W. Charles Akins High School is located in South Austin, Texas, United States. The school is named after William Charles Akins, the first black teacher to work at a high school after desegregation in the Austin Independent School District (AISD). Akins was established in 2000, and is the second newest zoned high school in AISD. With an enrollment over 2700, it is the 2nd largest school in AISD, behind Bowie High School. Akins High School competes in UIL 6A Conference in all athletic and academic competitions.

==History==
The building had a cost of $34,700,000. The construction and preparation was done 30 days before the scheduled end date.

==Curriculum redesign==

Beginning in late August 2006, the school opted for students to continue their education following courses modeled through 'Academies'. Under the plan, students choose a path from seven academies, each modeled after varying areas of academics, with the exception of its NTHS program which focuses on project-based learning. In addition to taking the basic required courses for graduation, students choose from electoral and advanced courses within their selected academy. The academies are:

- ABLLE (Academy of Business, Leadership and Legal Enterprises)
- AHA (Arts and Humanities Academy)

_INFORMATION SUPPLIED_
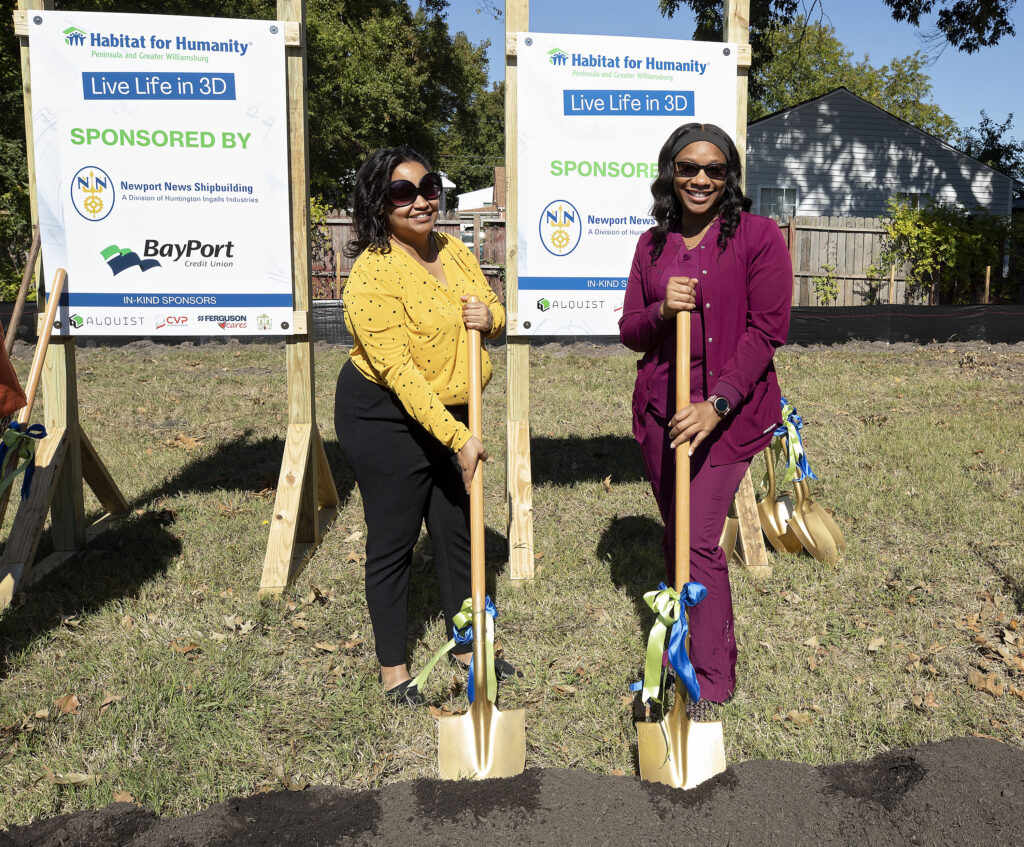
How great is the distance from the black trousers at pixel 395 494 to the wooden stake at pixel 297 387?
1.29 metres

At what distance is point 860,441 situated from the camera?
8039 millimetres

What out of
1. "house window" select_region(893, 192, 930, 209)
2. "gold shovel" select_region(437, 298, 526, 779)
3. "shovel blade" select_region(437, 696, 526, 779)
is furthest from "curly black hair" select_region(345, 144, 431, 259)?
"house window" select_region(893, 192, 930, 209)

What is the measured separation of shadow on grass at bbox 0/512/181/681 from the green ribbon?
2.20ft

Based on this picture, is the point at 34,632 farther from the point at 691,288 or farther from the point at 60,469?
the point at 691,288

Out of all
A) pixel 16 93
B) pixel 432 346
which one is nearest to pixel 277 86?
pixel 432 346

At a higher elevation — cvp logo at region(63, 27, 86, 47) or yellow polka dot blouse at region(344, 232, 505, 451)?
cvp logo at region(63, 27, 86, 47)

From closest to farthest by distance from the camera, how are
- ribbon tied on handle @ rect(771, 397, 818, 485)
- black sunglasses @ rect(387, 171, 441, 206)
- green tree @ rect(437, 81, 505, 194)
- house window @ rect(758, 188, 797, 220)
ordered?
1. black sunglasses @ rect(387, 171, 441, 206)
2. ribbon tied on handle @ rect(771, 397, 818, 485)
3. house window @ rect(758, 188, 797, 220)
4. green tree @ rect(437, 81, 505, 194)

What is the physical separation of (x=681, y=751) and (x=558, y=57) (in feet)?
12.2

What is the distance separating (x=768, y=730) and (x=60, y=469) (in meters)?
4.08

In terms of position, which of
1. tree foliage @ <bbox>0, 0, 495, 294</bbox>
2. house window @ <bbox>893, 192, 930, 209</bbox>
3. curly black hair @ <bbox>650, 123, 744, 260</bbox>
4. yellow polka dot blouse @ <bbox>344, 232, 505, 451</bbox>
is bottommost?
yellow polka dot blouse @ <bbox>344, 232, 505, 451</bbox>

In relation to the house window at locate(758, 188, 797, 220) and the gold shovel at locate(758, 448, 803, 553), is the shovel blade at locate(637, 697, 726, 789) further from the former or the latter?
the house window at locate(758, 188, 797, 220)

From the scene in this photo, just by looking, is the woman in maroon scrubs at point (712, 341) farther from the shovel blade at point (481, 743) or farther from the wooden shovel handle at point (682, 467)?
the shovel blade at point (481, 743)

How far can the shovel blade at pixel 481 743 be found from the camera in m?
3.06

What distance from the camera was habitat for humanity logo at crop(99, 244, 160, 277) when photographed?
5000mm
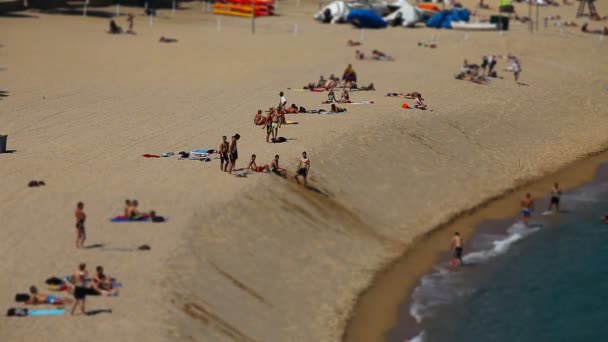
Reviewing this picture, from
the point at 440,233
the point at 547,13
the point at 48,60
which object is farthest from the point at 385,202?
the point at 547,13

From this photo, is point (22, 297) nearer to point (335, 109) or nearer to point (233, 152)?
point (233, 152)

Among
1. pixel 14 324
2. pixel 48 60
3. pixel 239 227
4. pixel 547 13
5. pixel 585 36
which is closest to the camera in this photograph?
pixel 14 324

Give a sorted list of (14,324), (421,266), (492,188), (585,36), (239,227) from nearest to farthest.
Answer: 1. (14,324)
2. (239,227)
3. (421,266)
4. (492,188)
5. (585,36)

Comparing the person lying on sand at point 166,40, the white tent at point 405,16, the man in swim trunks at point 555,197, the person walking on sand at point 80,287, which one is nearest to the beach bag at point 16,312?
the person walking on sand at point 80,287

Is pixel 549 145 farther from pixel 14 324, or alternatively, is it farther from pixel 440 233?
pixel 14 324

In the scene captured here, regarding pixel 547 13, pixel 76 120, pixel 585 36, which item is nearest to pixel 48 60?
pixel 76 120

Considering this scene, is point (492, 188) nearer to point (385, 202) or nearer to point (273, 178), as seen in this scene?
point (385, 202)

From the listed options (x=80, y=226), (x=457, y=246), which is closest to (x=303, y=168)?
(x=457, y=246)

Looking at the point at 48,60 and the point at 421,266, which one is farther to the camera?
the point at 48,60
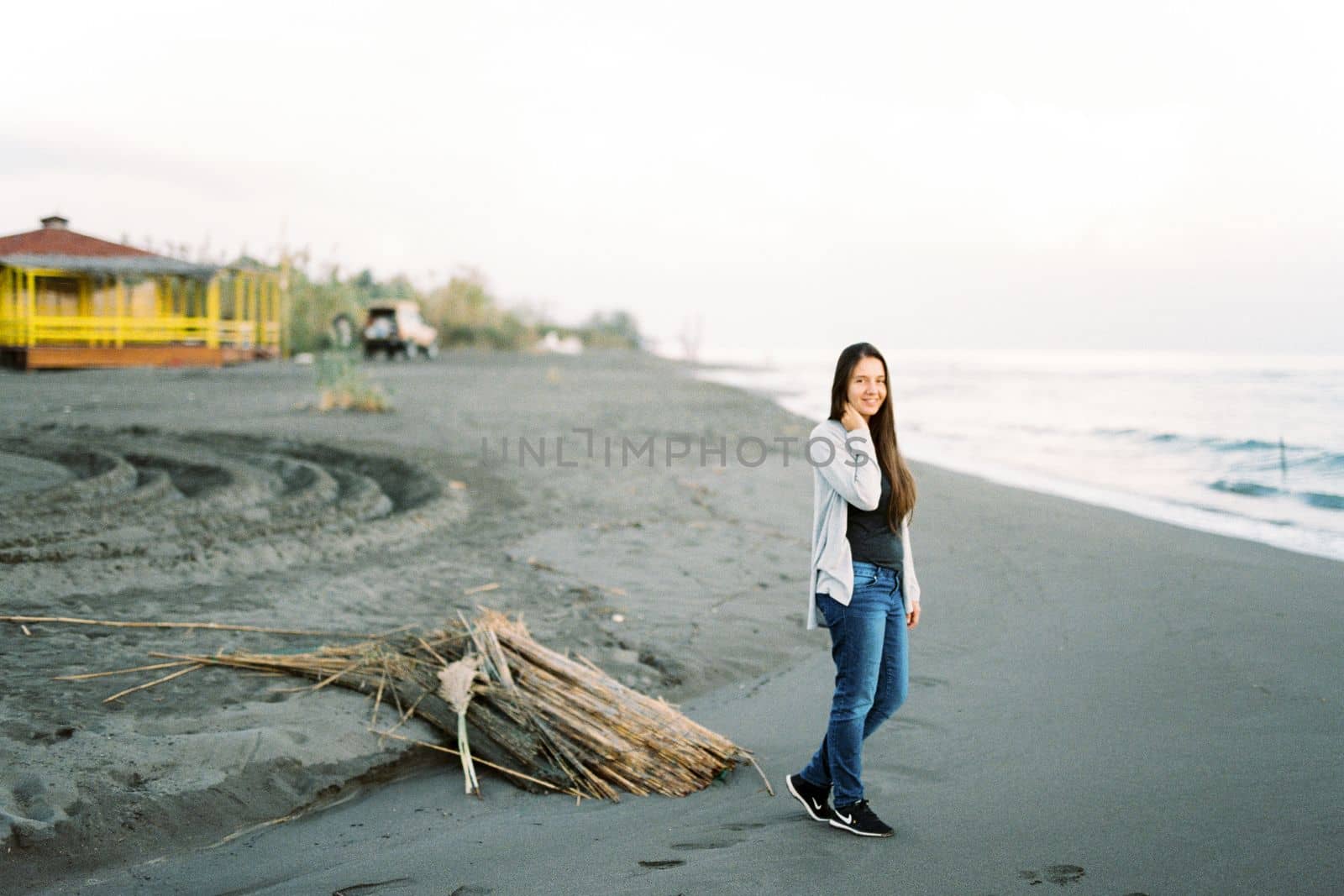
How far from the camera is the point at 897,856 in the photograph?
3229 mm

_PROMPT A_
Reproduce the part of the Akins High School text starting with "Beginning in late" and going on through "and Legal Enterprises)".
_PROMPT B_
Answer these questions using the Akins High School text.
(i) What was the cost of the school building?
(ii) What is the enrollment of the school?
(iii) From how many academies do students choose a path?
The data has nothing to do with this work.

_RESPONSE AREA A_
Beginning in late August 2006, the school opted for students to continue their education following courses modeled through 'Academies'. Under the plan, students choose a path from seven academies, each modeled after varying areas of academics, with the exception of its NTHS program which focuses on project-based learning. In addition to taking the basic required courses for graduation, students choose from electoral and advanced courses within their selected academy. The academies are:

- ABLLE (Academy of Business, Leadership and Legal Enterprises)

_RESPONSE AREA B_
(i) $34,700,000
(ii) Over 2700
(iii) Seven